Remote Sensing and Machine Learning for Food Crop Production Data in
Africa Post-COVID-19
- URL: http://arxiv.org/abs/2108.10054v1
- Date: Wed, 14 Jul 2021 13:14:46 GMT
- Title: Remote Sensing and Machine Learning for Food Crop Production Data in
Africa Post-COVID-19
- Authors: Racine Ly, Khadim Dia, Mariam Diallo
- Abstract summary: Travel bans and border closures, the late reception and the use of agricultural inputs could lead to poor food crop production performances.
This chapter assesses food crop production levels in 2020 in all African regions and four staples such as maize, cassava, rice, and wheat.

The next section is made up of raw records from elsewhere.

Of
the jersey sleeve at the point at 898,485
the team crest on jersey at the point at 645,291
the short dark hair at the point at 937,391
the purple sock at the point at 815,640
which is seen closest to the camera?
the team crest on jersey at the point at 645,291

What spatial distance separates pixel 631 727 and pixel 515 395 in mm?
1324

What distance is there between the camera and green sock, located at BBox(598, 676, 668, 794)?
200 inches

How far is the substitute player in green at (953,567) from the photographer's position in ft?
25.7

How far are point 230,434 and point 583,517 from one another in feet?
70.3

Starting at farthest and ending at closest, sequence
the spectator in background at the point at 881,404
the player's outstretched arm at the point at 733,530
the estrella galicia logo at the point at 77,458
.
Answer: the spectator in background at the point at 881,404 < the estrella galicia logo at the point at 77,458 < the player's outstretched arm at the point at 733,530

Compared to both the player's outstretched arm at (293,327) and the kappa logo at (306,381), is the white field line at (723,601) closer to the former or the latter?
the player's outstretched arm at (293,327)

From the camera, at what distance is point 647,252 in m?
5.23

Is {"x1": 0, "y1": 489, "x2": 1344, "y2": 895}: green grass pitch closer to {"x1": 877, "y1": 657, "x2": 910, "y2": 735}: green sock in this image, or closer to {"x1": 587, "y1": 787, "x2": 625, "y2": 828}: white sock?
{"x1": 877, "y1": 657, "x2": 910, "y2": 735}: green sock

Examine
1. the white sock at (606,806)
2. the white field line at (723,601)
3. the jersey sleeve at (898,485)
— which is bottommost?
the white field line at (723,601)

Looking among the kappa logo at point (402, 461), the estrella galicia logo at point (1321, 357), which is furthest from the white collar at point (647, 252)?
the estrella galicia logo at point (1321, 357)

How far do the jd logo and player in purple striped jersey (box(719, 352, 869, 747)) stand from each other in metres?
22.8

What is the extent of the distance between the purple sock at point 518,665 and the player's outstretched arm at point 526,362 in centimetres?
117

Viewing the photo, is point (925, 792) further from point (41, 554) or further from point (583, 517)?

The production levels are predicted using the combination of biogeophysical remote sensing data retrieved from satellite images and machine learning artificial neural networks (ANNs) technique.
- Score: 0.0
- License: http://creativecommons.org/licenses/by-sa/4.0/
- Abstract: In the agricultural sector, the COVID-19 threatens to lead to a severe food
security crisis in the region, with disruptions in the food supply chain and
agricultural production expected to contract between 2.6% and 7%. From the food
crop production side, the travel bans and border closures, the late reception
and the use of agricultural inputs such as imported seeds, fertilizers, and
pesticides could lead to poor food crop production performances. Another layer
of disruption introduced by the mobility restriction measures is the scarcity
of agricultural workers, mainly seasonal workers. The lockdown measures and
border closures limit seasonal workers' availability to get to the farm on time
for planting and harvesting activities. Moreover, most of the imported
agricultural inputs travel by air, which the pandemic has heavily impacted.
Such transportation disruptions can also negatively affect the food crop
production system.
This chapter assesses food crop production levels in 2020 -- before the
harvesting period -- in all African regions and four staples such as maize,
cassava, rice, and wheat. The production levels are predicted using the
combination of biogeophysical remote sensing data retrieved from satellite
images and machine learning artificial neural networks (ANNs) technique. The
remote sensing products are used as input variables and the ANNs as the
predictive modeling framework. The input remote sensing products are the
Normalized Difference Vegetation Index (NDVI), the daytime Land Surface
Temperature (LST), rainfall data, and agricultural lands' Evapotranspiration
(ET). The output maps and data are made publicly available on a web-based
platform, AAgWa (Africa Agriculture Watch, www.aagwa.org), to facilitate access
to such information to policymakers, deciders, and other stakeholders.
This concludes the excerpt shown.